First , Use multiple embedding layers to embed vertices ( v i ( 0 ) , v e c v i ( 0 ) ) (v^{(0)}_i, vec{v}^{(0)}_i) (vi(0),vecvi(0)) And edge ( e i j ( 0 ) , e ⃗ i j ( 0 ) ) (e^{(0)}_{ij},\vec{e}^{(0)}_{ij}) (eij(0),eij(0)) features . And then L Messaging modules M l ( L = 1 , … , L ) M_l(L = 1,…,L) Ml(L=1,…,L) And update module U l ( L = 1 , … , L ) U_l(L = 1,…,L) Ul(L=1,…,L) Staggered connection , Learn local structure representation
The message passing module is in the form of :
The calculation method of vector message is to multiply the vector features of vertices and edges by the scalar features and then sum them , Between vertices and edges 、 Information exchange between scalar features and vector features . The update module is in the form of :
forecast
Boundary prediction : Take the geometric vector MLP (GV-MLP) Define as a GVP Block followed by a GVL block , be called G m l p G_{mlp} Gmlp. The leading edge predictor uses atoms i Is characterized by input , Using a GV-MLP Layer to predict the front p f r o p_fro pfro Probability , As shown below :
Location predictors :
The position predictor takes the focus atom i i i Is characterized by input , Predict the relative positions of new atoms . Because vector features are equivariant in the model , They can directly generate atomic coordinates pointing to the focal point r i r_i ri The relative coordinates of Δ r i \Delta r_i Δri. The output of the position predictor is modeled as a Gaussian mixture model with diagonal covariance p ( Δ r i ) = ∑ k = 1 K π i ( i ) N ( u i ( k ) , Σ i ( k ) ) p(\Delta r_i) =\sum^{K}_{k=1}\pi^{(i)}_iN(u^{(k)}_i,\Sigma^{(k)}_i) p(Δri)=∑k=1Kπi(i)N(ui(k),Σi(k)) among , The prediction of parameters by multiple neural networks is as follows :
Element and key predictors : In predicting new atoms i i i After the location of the , Elements - The bond predictor will predict new atoms i i i And valence bonds between all atoms in existing molecular fragments q ( ∀ q ∈ V ( m o l ) ) q(\forall q \in V^{(mol)}) q(∀q∈V(mol)). chart 2 The structure of predictive neural network is shown .

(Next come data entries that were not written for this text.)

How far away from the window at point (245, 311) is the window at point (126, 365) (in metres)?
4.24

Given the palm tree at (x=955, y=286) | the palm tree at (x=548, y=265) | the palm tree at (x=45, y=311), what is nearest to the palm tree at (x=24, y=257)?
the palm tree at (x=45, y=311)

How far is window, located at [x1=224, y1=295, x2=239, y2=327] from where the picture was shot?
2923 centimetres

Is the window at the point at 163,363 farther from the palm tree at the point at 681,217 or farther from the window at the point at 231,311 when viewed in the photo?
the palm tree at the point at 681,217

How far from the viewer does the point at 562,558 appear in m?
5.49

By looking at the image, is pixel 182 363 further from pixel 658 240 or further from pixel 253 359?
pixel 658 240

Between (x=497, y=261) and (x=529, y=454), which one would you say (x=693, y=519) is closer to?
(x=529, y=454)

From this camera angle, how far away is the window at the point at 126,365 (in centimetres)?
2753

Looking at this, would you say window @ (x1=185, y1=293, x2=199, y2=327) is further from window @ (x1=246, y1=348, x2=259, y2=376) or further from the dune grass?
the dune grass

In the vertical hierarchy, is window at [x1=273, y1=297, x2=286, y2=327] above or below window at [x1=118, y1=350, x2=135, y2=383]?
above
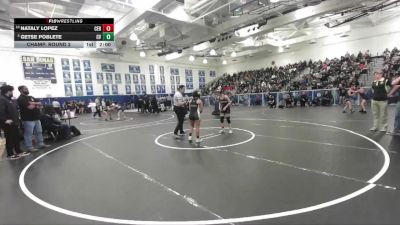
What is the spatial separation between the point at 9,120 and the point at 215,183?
5.99 metres

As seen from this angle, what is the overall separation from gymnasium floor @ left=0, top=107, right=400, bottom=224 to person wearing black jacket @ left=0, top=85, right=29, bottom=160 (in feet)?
2.05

First , We collect... In all the atoms k k k Nearest neighbor atom j ∈ K N N ( i ) j \in KNN(i) j∈KNN(i), Then use a messaging module , Integrate local information from neighbor atoms into new atoms i i i Location , As its expression ( v i , v ⃗ i ) (v^i,\vec{v}^i) (vi,vi), On this basis, the atom i i i Element type of .
In the parallel path , atom i i i and q q q The edges between are expressed as ( z i q , z ⃗ i q ) (z_{iq},\vec{z}_{iq}) (ziq,ziq), It's atoms i i i Characteristics of 、 atom q q q Features and edges of e i q e_{iq} eiq The processing of feature stitching , And then a GV-MLP block , namely :
among ( e i q ′ , e ⃗ i q ) (e'_{iq}, \vec{e}_{iq}) (eiq′,eiq) Insert the processed input edge feature and a GV-MLP block .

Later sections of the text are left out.